== Problem ==
Copy all of the material exactly. Pictures are not to appear in the copy.

== Supplied information ==
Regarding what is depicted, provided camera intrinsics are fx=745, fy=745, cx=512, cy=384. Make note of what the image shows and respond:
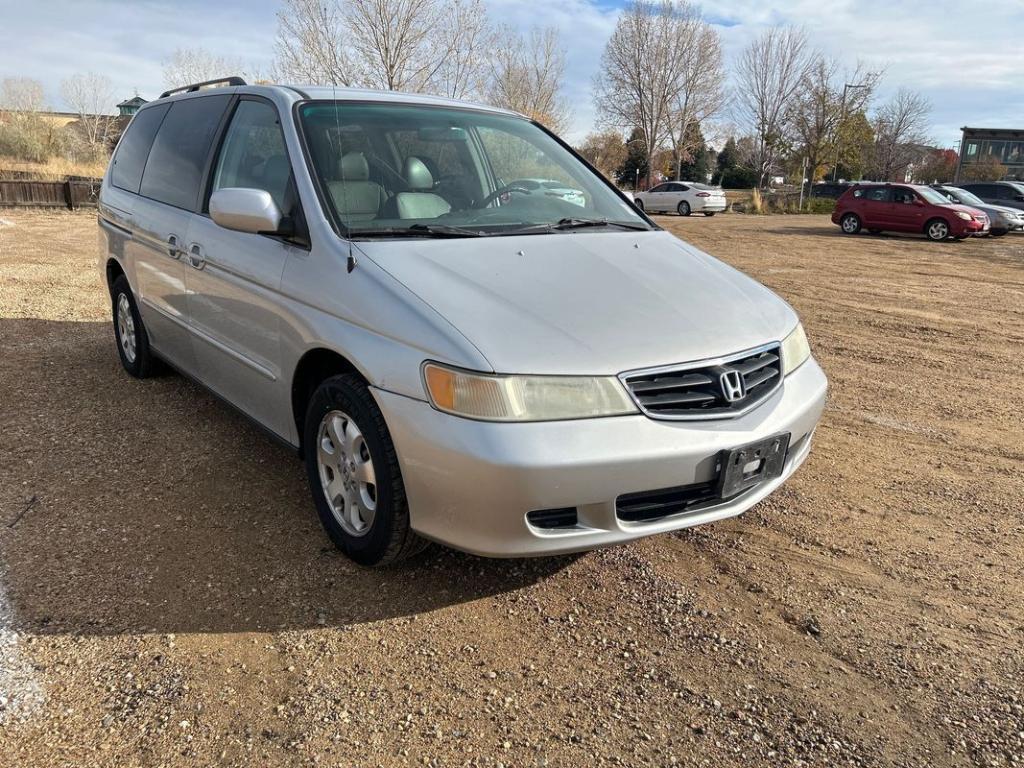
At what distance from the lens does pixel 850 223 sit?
69.7ft

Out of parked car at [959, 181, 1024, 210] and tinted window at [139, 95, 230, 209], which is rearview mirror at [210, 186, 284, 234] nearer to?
tinted window at [139, 95, 230, 209]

== Answer to the task ==
Regarding what is depicted, provided camera intrinsics are fx=745, fy=745, cx=512, cy=384. Make note of what the image shows and respond:
At what distance from the lens does pixel 850 223 sit?
69.7ft

Out of parked car at [959, 181, 1024, 210] and tinted window at [139, 95, 230, 209], which is rearview mirror at [210, 186, 284, 234] nearer to?
tinted window at [139, 95, 230, 209]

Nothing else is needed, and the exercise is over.